In respect of skills and competencies for a changing world, the Three-Stream Curriculum Model is a responsive curriculum to meet the demands of the 21st Century. The Minister cited the introduction of the vocational and the occupational streams as additional learning pathways towards the attainment of the National Senior Certificate (NSC) in the schooling system. “Other milestones include the finalisation of 35 Occupational and Vocational subjects for implementation in 74 Schools of Skill. In 2021, we began piloting the specialised subjects in Grades 8 and 9 in 104 Public Ordinary Schools and Focus Schools selected across all nine provinces. The General Education Certificate (GEC) was piloted for assessment in 277 schools in 2022. This year, we have decided to step-up the pilot in 1,000 schools, including 126 Schools of Skill”.
The Sanitation Appropriate for Education (SAFE) Initiative, launched in 2018, focused on providing appropriate sanitation to schools, which were dependent on basic pit toilets. In 2018, there were initially 3,898 schools on the SAFE initiative. Further assessments and rationalisation decreased this number to 3,395 schools. At the end of the 2022/23 financial year, the construction of age-appropriate sanitation projects were completed in 2,722 schools. The remaining 673 sanitation projects are scheduled for completion before the end of this year. The Department has crafted an Infrastructure Ten-Point Strategy to accelerate the roll-out of school infrastructure, adopted by the Council for Education Ministers (CEM).
In conclusion, Minister Motshekga expressed her appreciation to partners, singling SACE, Umalusi, NECT, unions, SGB associations, principals’ associations, national organisations responsible for learners with special needs and independent schools’ associations for their counsel and impeccable resilience.
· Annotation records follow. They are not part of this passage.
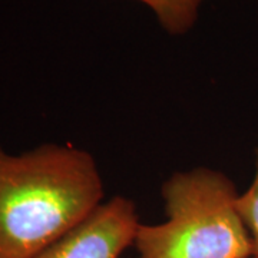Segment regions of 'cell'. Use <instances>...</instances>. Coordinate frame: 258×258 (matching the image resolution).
Returning <instances> with one entry per match:
<instances>
[{
  "mask_svg": "<svg viewBox=\"0 0 258 258\" xmlns=\"http://www.w3.org/2000/svg\"><path fill=\"white\" fill-rule=\"evenodd\" d=\"M251 258H255V257H251Z\"/></svg>",
  "mask_w": 258,
  "mask_h": 258,
  "instance_id": "obj_6",
  "label": "cell"
},
{
  "mask_svg": "<svg viewBox=\"0 0 258 258\" xmlns=\"http://www.w3.org/2000/svg\"><path fill=\"white\" fill-rule=\"evenodd\" d=\"M237 207L252 242V257L258 258V145L255 149V172L245 192L238 195Z\"/></svg>",
  "mask_w": 258,
  "mask_h": 258,
  "instance_id": "obj_5",
  "label": "cell"
},
{
  "mask_svg": "<svg viewBox=\"0 0 258 258\" xmlns=\"http://www.w3.org/2000/svg\"><path fill=\"white\" fill-rule=\"evenodd\" d=\"M166 221L139 224V258H251L252 242L237 207V188L210 168L175 172L162 185Z\"/></svg>",
  "mask_w": 258,
  "mask_h": 258,
  "instance_id": "obj_2",
  "label": "cell"
},
{
  "mask_svg": "<svg viewBox=\"0 0 258 258\" xmlns=\"http://www.w3.org/2000/svg\"><path fill=\"white\" fill-rule=\"evenodd\" d=\"M157 16L161 28L172 36L188 33L198 20L203 0H138Z\"/></svg>",
  "mask_w": 258,
  "mask_h": 258,
  "instance_id": "obj_4",
  "label": "cell"
},
{
  "mask_svg": "<svg viewBox=\"0 0 258 258\" xmlns=\"http://www.w3.org/2000/svg\"><path fill=\"white\" fill-rule=\"evenodd\" d=\"M138 225L135 204L113 197L35 258H119L134 244Z\"/></svg>",
  "mask_w": 258,
  "mask_h": 258,
  "instance_id": "obj_3",
  "label": "cell"
},
{
  "mask_svg": "<svg viewBox=\"0 0 258 258\" xmlns=\"http://www.w3.org/2000/svg\"><path fill=\"white\" fill-rule=\"evenodd\" d=\"M103 200L93 157L59 144L10 155L0 148V258H35Z\"/></svg>",
  "mask_w": 258,
  "mask_h": 258,
  "instance_id": "obj_1",
  "label": "cell"
}]
</instances>
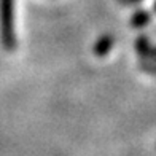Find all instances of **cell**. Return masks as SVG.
Listing matches in <instances>:
<instances>
[{"instance_id": "obj_3", "label": "cell", "mask_w": 156, "mask_h": 156, "mask_svg": "<svg viewBox=\"0 0 156 156\" xmlns=\"http://www.w3.org/2000/svg\"><path fill=\"white\" fill-rule=\"evenodd\" d=\"M113 45H115V37H113L112 34H105L94 43L93 53L97 56V58H104V56H107L112 51Z\"/></svg>"}, {"instance_id": "obj_4", "label": "cell", "mask_w": 156, "mask_h": 156, "mask_svg": "<svg viewBox=\"0 0 156 156\" xmlns=\"http://www.w3.org/2000/svg\"><path fill=\"white\" fill-rule=\"evenodd\" d=\"M151 18L153 15L150 11H147V10H137L134 15L131 16V21H129V24L131 27H145L147 24H150L151 23Z\"/></svg>"}, {"instance_id": "obj_6", "label": "cell", "mask_w": 156, "mask_h": 156, "mask_svg": "<svg viewBox=\"0 0 156 156\" xmlns=\"http://www.w3.org/2000/svg\"><path fill=\"white\" fill-rule=\"evenodd\" d=\"M116 2L121 5H134V3H139L140 0H116Z\"/></svg>"}, {"instance_id": "obj_5", "label": "cell", "mask_w": 156, "mask_h": 156, "mask_svg": "<svg viewBox=\"0 0 156 156\" xmlns=\"http://www.w3.org/2000/svg\"><path fill=\"white\" fill-rule=\"evenodd\" d=\"M139 69H140L144 73H148V75L156 76V62H153V61H148V59L140 58V59H139Z\"/></svg>"}, {"instance_id": "obj_2", "label": "cell", "mask_w": 156, "mask_h": 156, "mask_svg": "<svg viewBox=\"0 0 156 156\" xmlns=\"http://www.w3.org/2000/svg\"><path fill=\"white\" fill-rule=\"evenodd\" d=\"M136 49L140 58L144 59H148V61H153L156 62V46L151 45V41L148 37H145V35H140V37H137L136 40Z\"/></svg>"}, {"instance_id": "obj_7", "label": "cell", "mask_w": 156, "mask_h": 156, "mask_svg": "<svg viewBox=\"0 0 156 156\" xmlns=\"http://www.w3.org/2000/svg\"><path fill=\"white\" fill-rule=\"evenodd\" d=\"M153 11L156 13V0H154V5H153Z\"/></svg>"}, {"instance_id": "obj_1", "label": "cell", "mask_w": 156, "mask_h": 156, "mask_svg": "<svg viewBox=\"0 0 156 156\" xmlns=\"http://www.w3.org/2000/svg\"><path fill=\"white\" fill-rule=\"evenodd\" d=\"M0 41L6 51L18 46L15 34V0H0Z\"/></svg>"}]
</instances>
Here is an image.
She also thanked national and provincial legislature, and MECs in the Council of Education Ministers (CEM) and their respective Heads of Departments (HoDs), the Deputy Minister, Dr Reginah Mhaule and the Director-General, in particular, for their ongoing support. “As we continue to confront our ongoing challenges in the Sector: learner performance; schools and district offices; infrastructure; resource constraints; school safety; learners and teachers’ well-being; and parental involvement, we must remember this quote from Dr Mokhubung Magubane: the future is embedded in the present, as the present bears imprints of the past.